### VORLIEGENDER TEXT
····················
Europas Sicherheit - mit oder gegen Russland?
von Otfried Nassauer
Ob konventionelle Waffen, Kosovo oder Raketenabwehr: Unter Wladimir Putin hat Moskau
die Europäer vor die Alternative gestellt, Russland als Partner oder als Gegner zu
betrachten. Die Antwort fällt bislang unentschieden aus. Putin darf zufrieden sein.
Seit Monaten kritisiert Wladimir Putin die Sicherheitspolitik des Westens. Ob es um
Washingtons Vorhaben geht, in Tschechien und Polen Teile des amerikanischen
Raketenabwehrsystems aufzubauen, ob es um die NATO-Pläne geht, dem Kosovo eine
überwachte Souveränität zu gewähren oder ob über die Zukunft des Vertrages über
konventionelle Streitkräfte in Europa (KSE) diskutiert wird Moskau formuliert
Widerspruch. Und es formuliert seinen Anspruch: Aus russischer Sicht ist die
sicherheitspolitische Kooperation mit dem Westen unbefriedigend. Einseitige Entscheidungen
des Westens verändern die sicherheitspolitische Lage in Europa. Moskau beklagt, nicht
gefragt oder zumindest nicht ausreichend konsultiert worden zu sein. Es stellt eine alte
Gretchenfrage: Will der Westen europäische Sicherheit künftig mit oder gegen Russland
gestalten?
····················
### AUFGABE 1
Wiederhole aus dem Text über Europas Sicherheit und Russland wortgetreu die Stelle von „von Otfried Nassauer“ bis „darf zufrieden sein.“.
### AUFGABE 2
Führe den Text über Europas Sicherheit und Russland nach seinem letzten Satz weiter.

### DATENAUSZUG
····················
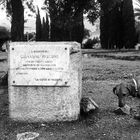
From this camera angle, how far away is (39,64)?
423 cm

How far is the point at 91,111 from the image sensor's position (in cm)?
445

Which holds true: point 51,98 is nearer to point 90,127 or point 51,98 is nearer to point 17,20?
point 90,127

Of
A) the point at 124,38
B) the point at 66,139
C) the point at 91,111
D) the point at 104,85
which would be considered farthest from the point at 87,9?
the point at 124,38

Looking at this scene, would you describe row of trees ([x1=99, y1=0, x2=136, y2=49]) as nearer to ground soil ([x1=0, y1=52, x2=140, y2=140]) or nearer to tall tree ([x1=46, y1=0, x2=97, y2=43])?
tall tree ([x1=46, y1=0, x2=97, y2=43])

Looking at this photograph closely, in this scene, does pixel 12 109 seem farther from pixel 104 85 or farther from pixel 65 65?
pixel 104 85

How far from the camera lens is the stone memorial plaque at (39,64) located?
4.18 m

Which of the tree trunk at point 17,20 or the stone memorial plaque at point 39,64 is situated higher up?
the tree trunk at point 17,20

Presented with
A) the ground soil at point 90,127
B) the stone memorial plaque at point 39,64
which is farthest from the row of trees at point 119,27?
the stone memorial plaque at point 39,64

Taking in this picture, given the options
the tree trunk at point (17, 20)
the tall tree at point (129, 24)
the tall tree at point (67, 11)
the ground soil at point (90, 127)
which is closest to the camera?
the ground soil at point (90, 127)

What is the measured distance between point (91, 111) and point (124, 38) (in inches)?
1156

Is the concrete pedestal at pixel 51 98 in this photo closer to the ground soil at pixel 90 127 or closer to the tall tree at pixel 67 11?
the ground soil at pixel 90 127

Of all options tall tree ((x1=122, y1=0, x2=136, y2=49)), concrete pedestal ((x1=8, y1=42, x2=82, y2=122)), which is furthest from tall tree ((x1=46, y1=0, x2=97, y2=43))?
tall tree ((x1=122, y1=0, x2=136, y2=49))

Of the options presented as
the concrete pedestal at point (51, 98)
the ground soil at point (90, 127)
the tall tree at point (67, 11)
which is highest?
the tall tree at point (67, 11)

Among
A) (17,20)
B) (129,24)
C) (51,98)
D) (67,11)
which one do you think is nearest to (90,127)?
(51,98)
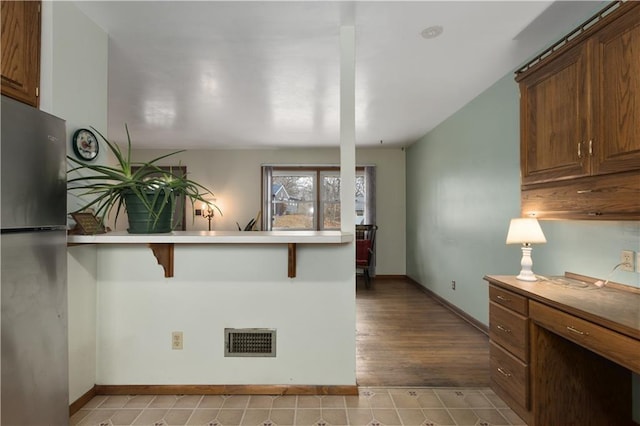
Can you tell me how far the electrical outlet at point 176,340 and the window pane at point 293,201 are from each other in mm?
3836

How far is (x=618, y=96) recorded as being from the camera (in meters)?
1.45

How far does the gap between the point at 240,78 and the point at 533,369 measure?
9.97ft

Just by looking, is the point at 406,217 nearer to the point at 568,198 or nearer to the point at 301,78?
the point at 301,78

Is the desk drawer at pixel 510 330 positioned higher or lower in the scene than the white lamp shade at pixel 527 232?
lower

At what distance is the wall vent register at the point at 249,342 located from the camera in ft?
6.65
····················
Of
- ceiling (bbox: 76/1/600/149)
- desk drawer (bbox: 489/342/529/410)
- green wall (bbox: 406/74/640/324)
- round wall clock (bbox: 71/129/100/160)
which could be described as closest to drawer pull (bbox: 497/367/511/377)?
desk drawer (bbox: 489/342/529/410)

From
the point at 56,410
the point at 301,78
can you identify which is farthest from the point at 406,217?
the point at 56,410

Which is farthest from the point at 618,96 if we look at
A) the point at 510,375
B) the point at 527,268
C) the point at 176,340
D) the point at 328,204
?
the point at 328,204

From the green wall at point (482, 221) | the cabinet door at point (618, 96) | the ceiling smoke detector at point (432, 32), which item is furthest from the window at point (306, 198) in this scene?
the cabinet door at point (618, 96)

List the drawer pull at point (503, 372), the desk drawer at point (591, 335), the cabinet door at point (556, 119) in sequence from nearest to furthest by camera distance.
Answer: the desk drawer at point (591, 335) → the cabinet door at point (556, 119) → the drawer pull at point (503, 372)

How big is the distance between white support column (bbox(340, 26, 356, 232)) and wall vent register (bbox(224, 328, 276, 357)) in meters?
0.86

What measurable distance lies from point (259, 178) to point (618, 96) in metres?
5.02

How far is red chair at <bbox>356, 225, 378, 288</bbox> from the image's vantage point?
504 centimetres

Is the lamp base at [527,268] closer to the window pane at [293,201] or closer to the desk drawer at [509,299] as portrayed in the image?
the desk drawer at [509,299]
····················
### ERWARTETE ANTWORT 1
von Otfried Nassauer
Ob konventionelle Waffen, Kosovo oder Raketenabwehr: Unter Wladimir Putin hat Moskau
die Europäer vor die Alternative gestellt, Russland als Partner oder als Gegner zu
betrachten. Die Antwort fällt bislang unentschieden aus. Putin darf zufrieden sein.

### ERWARTETE ANTWORT 2
Die westlichen Staaten geben keine einheitliche Antwort auf die russischen Fragen.
Einige sind bereit, Russland entgegenzukommen, andere sehen Moskau als potentiell
künftigen Risikofaktor und damit keinen Grund, Mitsprache zu gewähren. Wieder andere
wollen keinen Streit mit Moskau oder Washington. Manche schweigen oder sehen keine akute
Handlungsnotwendigkeit. Doch beliebig lange aussitzen lassen sich die Moskauer Fragen
nicht. Zu groß sind die damit verbundenen Weichenstellungen.
In seiner diesjährigen Rede an die Nation verkündete Wladimir Putin "ein
Moratorium der russischen Umsetzung des KSE-Vertrages bis alle NATO-Staaten ihn
ratifizieren und beginnen, sich strikt daran zu halten so wie es Russland bereits
heute tut." Er schlug vor, das Thema im NATO-Russland-Rat zu diskutieren. Binnen
eines Jahres aber müsse man eine Lösung finden. Sollten Verhandlungen nicht
weiterführen, so will Moskau die "Möglichkeit prüfen, seine Verpflichtungen aus
dem KSE-Vertrag zu beenden."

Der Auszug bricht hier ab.